Esse problemas persistem também no seio do LAPD, apesar das alegações dos funcionários de que o departamento se limpou depois do escândalo Rampart. No ano retrasado, um ex-sargento da equipe da SWAT no LAPD entrou com uma ação alegando a existência de uma “máfia SWAT” dentro da unidade cujos membros “glamourizam o uso da força letal e dirigem as promoções de oficiais que compartilhavam os mesmos valores, enquanto difamam a reputação de agentes que não compartilham dos mesmos ideias”. A divisão mais ampla do LAPD já havia causado escândalo por fazer o que um advogado de direitos civis chamou de “parar e revistar em um carro”, bem como queixas de força excessiva. Desde então, dez dos seus oficiais foram acusados de terem rotulado falsamente os motoristas como membros de gangues na base de dados de gangues do Estado.
####################
TAREFA ESCRITA A:
Copie do texto sobre o LAPD o trecho que começa em "Esse problemas persistem" e termina em "gangues do Estado.".
TAREFA ESCRITA B:
Responda com base no texto sobre o LAPD:
(i) Que cargo tinha antes, na equipe da SWAT, a pessoa que entrou com a ação?
(ii) Segundo os funcionários, depois de qual escândalo o departamento se limpou?
(iii) Quantos oficiais foram acusados de rotular falsamente motoristas como membros de gangues?
TAREFA ESCRITA C:
Escreva a continuação do texto sobre o LAPD, começando logo depois da última frase.
O material abaixo não faz parte do texto sobre o LAPD.

INFORMAÇÕES FORNECIDAS:
####################
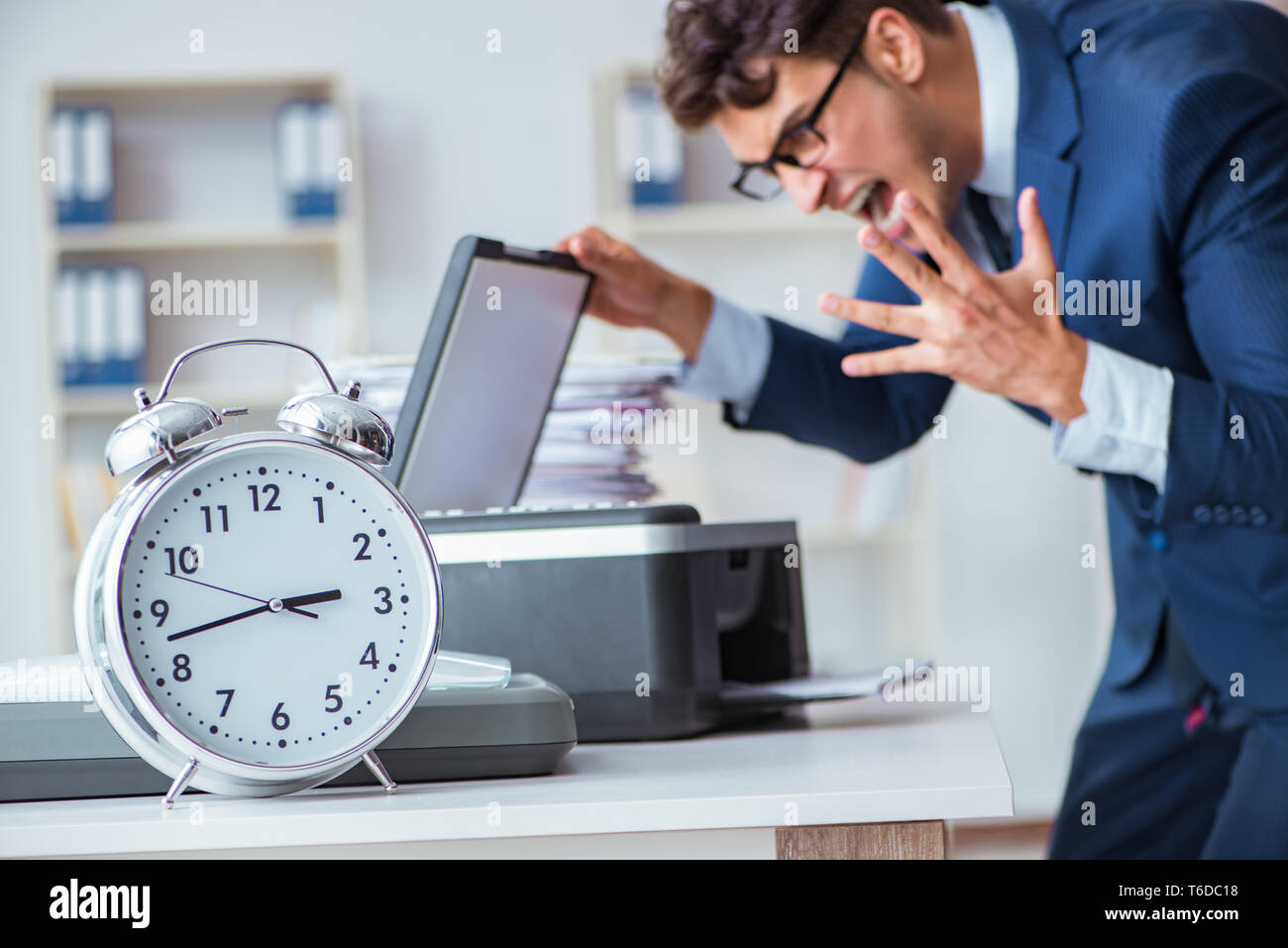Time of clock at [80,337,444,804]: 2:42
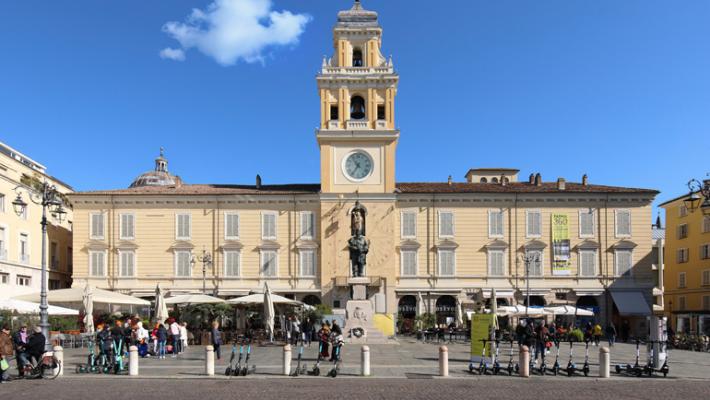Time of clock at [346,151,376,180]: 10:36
####################
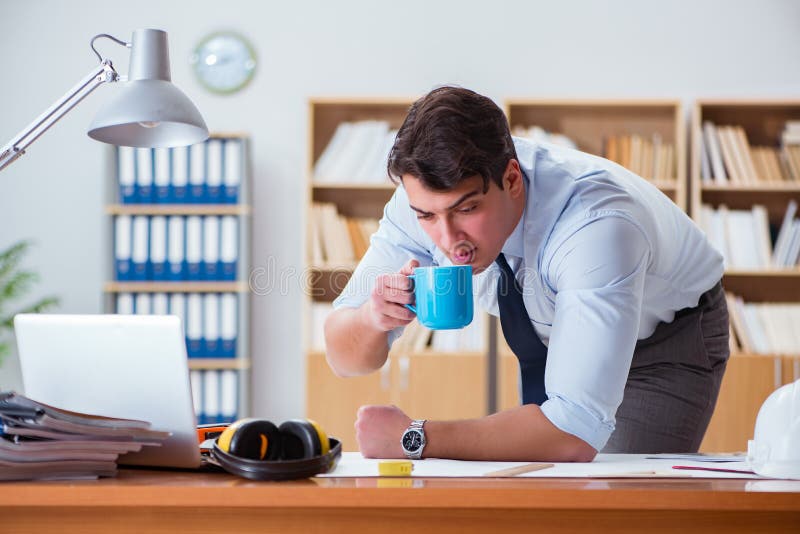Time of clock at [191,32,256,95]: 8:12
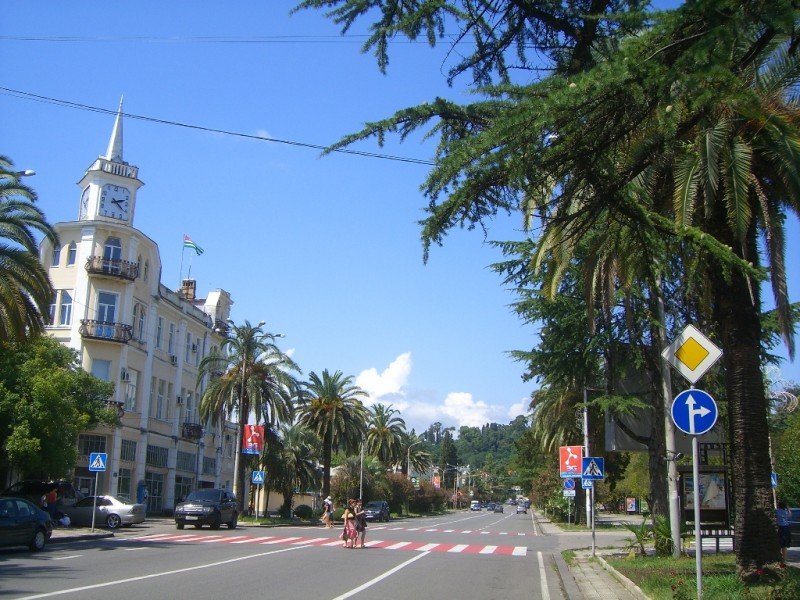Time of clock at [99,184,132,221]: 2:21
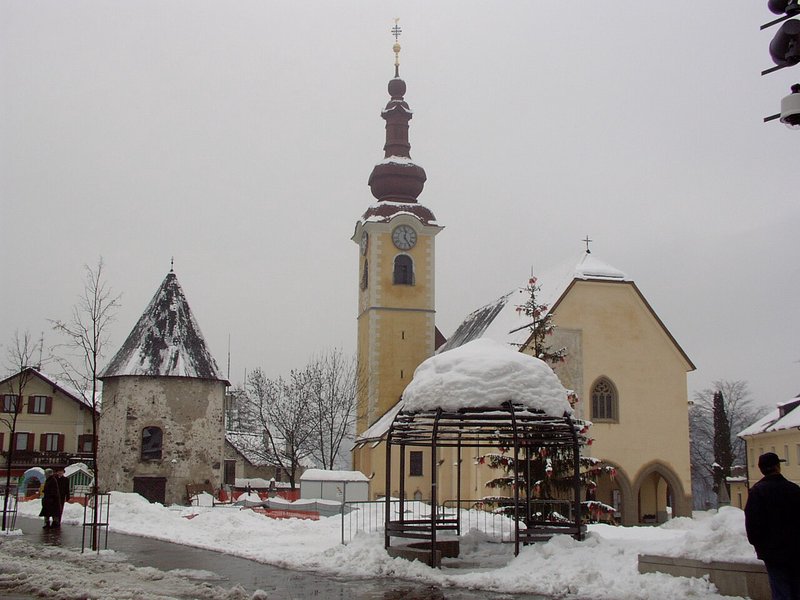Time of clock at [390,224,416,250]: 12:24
####################
RESPOSTA ESCRITA A:
Esse problemas persistem também no seio do LAPD, apesar das alegações dos funcionários de que o departamento se limpou depois do escândalo Rampart. No ano retrasado, um ex-sargento da equipe da SWAT no LAPD entrou com uma ação alegando a existência de uma “máfia SWAT” dentro da unidade cujos membros “glamourizam o uso da força letal e dirigem as promoções de oficiais que compartilhavam os mesmos valores, enquanto difamam a reputação de agentes que não compartilham dos mesmos ideias”. A divisão mais ampla do LAPD já havia causado escândalo por fazer o que um advogado de direitos civis chamou de “parar e revistar em um carro”, bem como queixas de força excessiva. Desde então, dez dos seus oficiais foram acusados de terem rotulado falsamente os motoristas como membros de gangues na base de dados de gangues do Estado.

RESPOSTA ESCRITA B:
(i) Era sargento.
(ii) Depois do escândalo Rampart.
(iii) Dez oficiais.

RESPOSTA ESCRITA C:
Mesmo quando não possuem tatuagens e nomes correspondentes, os departamentos de polícia de todo o país exibem tendências semelhantes a gangues, em outras palavras, fechando fileiras para proteger seus colegas policiais, não importa o quão sujos sejam. Seja em Baltimore, Spokane ou Weirton, os policiais que reclamaram ou se recusaram a se envolver em comportamento questionável enfrentaram o ostracismo e formas mais agressivas de retaliação dentro de seus departamentos. Shannon Spalding, uma oficial de narcóticos de Chicago que ajudou a expor uma rede de extorsão dentro do departamento de polícia da cidade e forçou Chicago a reconhecer seu código de silêncio, foi primeiro subornada e depois ameaçada por colegas que queriam calá-la.

Essa foi a mentalidade que Poole encontrou todos esses anos, quando sua investigação sobre o assassinato de Biggie revelou pilhas e mais pilhas de evidências de irregularidades dentro do LAPD. Poole não foi apenas sufocado e minado por seus superiores, ele logo começou a receber “olhares [e] sobrancelhas levantadas” de outros detetives, tendo se tornado “um pária”, como disse a Sullivan. O pai de Poole, ele mesmo um veterano do LASD, contou ao filho a vez em que quase pegou um grupo espancando um policial por testemunhar contra outro agente que havia plantado uma arma em um suspeito que ele matou, e disse a Poole que a natureza do policiamento criava uma mentalidade de nós contra eles, o que significava que os policiais sempre tendem a proteger um dos seus.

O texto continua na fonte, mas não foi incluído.